Passage shown –
Tongariro Park has 3 main peaks in it, 2 of which are active volcanos (one was used as Mt Doom in filming for the LOTR trilogy).  This hike doesn’t take you by that volcano, (though parts of it felt like I was walking in the movie) but between the other active volcano in the park “Mt Ngauruhoe” and the other main peak “Mt Tongariro”.  Fantastic hike, the scenery was amazing and it wasn’t that hard, I feel fine tonight…

I’m going to post quite a few of the different parts of the trail on here, thee diversity was stunning.  From alpine tundra, to plantless lava fields and much more…

These are a very small sampling of what I put on flickr.

First section of the hike:

hiking into the lava fields

Up the lava fields:
view from the lava fields

Large crater:

main crater

Around the pass:

emerald lakes

Alpine Tundra:

alpine tundra



Skydive in Taupo

Saturday, November 15th, 2008

Left Rotorua this morning, down to lake Taupo the skydiving capital of New Zealand and I thought it’d be silly not to find out for myself why that is…

Once I was suited up and got on the plane, the whole experience was about 20-25 minutes until I was back on the ground via the less conventional method. The jump was from 12000ft with perfectly sunny skies by the lake. It’s a tandem skydive so I had a guy strapped on to me operating the parachute etc, all I had to do was enjoy it all.


Up to 12000ft and the green light goes on inside the aircraft, my tandem partner opens the door and I sit on the edge of the plane with my legs dangling underneath it as instructed. The view looking down from out of an airplane is quite different than looking out the windows, especially when you are jumping out of the plane. The first few seconds out of the plane you spin around and until you are in the stabilized free fall, those few seconds are unlike anything else.

The free fall lasts for about 45 seconds when jumping from this height, traveling around 200km/hr, though aside from the wind battering your face it doesn’t feel like you’re moving that fast, after you initially get out of the plane anyway. The first few seconds you feel the speed… Free fall is an awesome sensation, albeit a short one. Followed by the chute opening and gliding around slowly for several more minutes, also great fun and the whole time with a fantastic view before landing back where the plane took off from.


I thoroughly enjoyed the entire thing, absolutely fantastic!



Didn’t convince my Uncle to do the jump, maybe next time ;-)
Tomorrow we’re hiking around a couple volcanos….


Saturday, November 15th, 2008

Well I got my computer back (fixed, yay!) yesterday so I can upload pictures and post on here much easier again.  This entry is a summary of that last few days.

I left the Bay of Islands and drove North, just about as far North as you can drive without ending up in the Pacific Ocean, Cape Reinga.  Not particularly fascinating, but it is pretty cool watching the Pacific Ocean and the Tasman Sea crashing into each other.  I’ve never seen anything like that. Along the way up to the cape I stopped at 90 mile beach (which while quite long, isn’t anywhere near 90 miles long) and the Te Paki sand dunes which are immense, stretching inland a very long way.  By far the biggest and coolest sand dunes I’ve ever seen.

Exercise material –

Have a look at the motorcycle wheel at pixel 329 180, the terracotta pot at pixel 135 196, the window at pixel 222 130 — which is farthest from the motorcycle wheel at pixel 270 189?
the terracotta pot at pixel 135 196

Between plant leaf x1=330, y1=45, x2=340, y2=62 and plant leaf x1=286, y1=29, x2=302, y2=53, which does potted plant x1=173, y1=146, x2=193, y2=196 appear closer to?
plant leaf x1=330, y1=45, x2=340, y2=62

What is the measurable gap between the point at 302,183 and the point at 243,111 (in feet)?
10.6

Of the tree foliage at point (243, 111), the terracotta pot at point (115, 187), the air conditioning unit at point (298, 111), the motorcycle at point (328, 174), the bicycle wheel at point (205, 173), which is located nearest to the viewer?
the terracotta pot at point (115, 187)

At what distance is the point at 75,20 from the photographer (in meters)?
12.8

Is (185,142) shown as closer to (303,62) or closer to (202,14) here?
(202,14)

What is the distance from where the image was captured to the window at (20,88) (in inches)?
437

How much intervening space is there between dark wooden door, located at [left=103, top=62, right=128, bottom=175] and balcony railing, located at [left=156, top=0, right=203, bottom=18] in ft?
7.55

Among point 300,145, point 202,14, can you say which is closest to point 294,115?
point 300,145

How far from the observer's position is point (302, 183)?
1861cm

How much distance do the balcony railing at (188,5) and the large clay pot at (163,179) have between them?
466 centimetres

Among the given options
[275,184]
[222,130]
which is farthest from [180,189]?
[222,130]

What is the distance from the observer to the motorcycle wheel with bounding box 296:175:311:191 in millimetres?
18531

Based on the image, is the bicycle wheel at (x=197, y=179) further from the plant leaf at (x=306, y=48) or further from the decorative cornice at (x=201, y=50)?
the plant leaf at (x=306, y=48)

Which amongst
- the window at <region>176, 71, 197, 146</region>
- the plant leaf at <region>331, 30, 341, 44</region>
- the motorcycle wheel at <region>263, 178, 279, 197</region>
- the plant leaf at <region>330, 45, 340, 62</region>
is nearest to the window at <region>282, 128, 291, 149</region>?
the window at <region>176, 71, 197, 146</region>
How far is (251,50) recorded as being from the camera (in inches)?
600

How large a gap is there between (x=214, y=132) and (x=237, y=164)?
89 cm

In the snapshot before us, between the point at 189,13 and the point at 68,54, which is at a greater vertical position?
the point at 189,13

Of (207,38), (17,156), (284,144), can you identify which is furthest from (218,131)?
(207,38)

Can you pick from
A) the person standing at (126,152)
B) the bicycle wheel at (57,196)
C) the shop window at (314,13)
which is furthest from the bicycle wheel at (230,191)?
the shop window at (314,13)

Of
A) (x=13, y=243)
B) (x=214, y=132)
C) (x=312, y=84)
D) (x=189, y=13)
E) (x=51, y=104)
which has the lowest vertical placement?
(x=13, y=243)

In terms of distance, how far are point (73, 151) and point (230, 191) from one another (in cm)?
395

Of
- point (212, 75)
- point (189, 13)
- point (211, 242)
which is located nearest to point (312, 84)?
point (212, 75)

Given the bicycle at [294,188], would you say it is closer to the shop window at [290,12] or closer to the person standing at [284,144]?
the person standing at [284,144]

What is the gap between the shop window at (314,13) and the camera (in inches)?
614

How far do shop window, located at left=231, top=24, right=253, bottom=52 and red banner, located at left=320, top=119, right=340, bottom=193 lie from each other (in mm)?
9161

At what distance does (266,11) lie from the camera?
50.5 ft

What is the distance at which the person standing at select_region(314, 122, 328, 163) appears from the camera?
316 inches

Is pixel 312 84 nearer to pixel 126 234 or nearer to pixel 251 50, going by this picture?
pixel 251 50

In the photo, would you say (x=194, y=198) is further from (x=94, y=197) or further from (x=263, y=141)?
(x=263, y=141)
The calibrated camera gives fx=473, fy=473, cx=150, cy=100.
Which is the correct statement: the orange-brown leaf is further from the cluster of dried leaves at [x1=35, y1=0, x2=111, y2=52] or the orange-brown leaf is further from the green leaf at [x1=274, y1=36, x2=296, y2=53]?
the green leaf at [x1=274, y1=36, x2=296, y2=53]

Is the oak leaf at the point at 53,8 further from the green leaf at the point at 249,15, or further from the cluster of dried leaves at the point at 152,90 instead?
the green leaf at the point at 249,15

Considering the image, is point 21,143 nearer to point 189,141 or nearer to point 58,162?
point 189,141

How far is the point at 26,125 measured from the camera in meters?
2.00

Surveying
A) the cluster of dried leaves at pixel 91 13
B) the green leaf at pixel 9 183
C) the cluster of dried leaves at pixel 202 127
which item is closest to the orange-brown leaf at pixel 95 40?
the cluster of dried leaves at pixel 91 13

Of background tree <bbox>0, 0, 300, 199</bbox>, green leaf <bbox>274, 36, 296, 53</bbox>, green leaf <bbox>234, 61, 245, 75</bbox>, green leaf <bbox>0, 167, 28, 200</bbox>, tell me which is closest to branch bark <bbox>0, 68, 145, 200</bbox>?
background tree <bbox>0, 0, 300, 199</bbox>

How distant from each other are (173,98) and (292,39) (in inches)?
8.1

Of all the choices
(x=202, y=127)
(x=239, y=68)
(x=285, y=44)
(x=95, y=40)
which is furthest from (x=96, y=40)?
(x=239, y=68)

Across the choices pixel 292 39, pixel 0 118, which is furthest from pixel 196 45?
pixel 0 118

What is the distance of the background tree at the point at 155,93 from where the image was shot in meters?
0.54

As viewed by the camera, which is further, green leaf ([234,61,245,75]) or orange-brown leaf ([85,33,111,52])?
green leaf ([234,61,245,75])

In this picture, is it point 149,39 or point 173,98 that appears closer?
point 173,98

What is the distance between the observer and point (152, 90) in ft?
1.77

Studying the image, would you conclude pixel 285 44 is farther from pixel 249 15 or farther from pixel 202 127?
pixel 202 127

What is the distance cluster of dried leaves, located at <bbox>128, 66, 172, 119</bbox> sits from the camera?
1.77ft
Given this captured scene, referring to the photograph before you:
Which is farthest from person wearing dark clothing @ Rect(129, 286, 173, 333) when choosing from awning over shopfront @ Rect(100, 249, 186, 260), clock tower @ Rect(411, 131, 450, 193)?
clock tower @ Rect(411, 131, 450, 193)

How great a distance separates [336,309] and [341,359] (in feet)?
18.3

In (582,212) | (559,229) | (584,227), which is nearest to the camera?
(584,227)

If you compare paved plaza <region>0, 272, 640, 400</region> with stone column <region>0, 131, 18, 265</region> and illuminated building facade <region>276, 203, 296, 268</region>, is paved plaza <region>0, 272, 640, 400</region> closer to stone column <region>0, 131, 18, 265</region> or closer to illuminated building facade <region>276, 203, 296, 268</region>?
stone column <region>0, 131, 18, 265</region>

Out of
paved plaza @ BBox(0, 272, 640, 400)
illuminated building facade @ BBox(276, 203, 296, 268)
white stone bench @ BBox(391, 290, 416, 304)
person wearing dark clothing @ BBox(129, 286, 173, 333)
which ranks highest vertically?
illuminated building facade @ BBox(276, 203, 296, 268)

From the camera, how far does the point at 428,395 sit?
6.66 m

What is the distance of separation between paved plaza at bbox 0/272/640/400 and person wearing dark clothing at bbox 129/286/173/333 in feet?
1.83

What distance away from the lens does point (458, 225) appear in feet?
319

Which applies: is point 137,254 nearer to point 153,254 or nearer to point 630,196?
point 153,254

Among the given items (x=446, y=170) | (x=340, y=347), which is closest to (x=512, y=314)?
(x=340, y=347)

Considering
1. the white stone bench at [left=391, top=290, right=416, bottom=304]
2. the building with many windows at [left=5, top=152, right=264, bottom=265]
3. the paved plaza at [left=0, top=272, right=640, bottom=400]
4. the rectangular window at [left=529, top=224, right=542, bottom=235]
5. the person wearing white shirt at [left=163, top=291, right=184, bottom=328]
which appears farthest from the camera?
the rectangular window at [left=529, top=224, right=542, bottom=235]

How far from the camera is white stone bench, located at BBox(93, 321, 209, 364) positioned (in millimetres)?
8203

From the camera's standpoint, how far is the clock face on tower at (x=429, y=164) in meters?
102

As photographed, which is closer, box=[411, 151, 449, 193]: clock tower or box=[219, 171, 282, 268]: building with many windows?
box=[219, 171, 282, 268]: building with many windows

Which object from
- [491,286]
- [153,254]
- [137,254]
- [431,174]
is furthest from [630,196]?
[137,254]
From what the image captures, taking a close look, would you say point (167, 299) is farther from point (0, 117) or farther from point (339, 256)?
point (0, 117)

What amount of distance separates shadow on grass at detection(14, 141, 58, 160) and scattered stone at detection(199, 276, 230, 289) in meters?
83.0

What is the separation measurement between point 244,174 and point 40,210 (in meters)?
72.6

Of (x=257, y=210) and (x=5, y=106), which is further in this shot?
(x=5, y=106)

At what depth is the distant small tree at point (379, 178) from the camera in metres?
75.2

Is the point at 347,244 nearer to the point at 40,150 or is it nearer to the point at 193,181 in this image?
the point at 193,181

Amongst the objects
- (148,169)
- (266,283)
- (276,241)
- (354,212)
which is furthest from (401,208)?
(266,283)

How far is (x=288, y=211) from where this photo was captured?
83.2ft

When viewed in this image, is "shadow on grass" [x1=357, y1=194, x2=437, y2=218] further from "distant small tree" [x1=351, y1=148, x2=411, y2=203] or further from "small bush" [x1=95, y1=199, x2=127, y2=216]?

Tasks to carry out –
1 > Reproduce verbatim the portion of the travel blog that starts with the words "The free fall" and finishes with "next time ;-)".
2 > Return each line of the records that contains the string "picture", treating uppercase and lowercase letters as different.

Exercise results –
1 >
The free fall lasts for about 45 seconds when jumping from this height, traveling around 200km/hr, though aside from the wind battering your face it doesn’t feel like you’re moving that fast, after you initially get out of the plane anyway. The first few seconds you feel the speed… Free fall is an awesome sensation, albeit a short one. Followed by the chute opening and gliding around slowly for several more minutes, also great fun and the whole time with a fantastic view before landing back where the plane took off from.


I thoroughly enjoyed the entire thing, absolutely fantastic!



Didn’t convince my Uncle to do the jump, maybe next time ;-)

2 >
Is pixel 312 84 nearer to pixel 126 234 or nearer to pixel 251 50, going by this picture?
In this picture, is it point 149,39 or point 173,98 that appears closer?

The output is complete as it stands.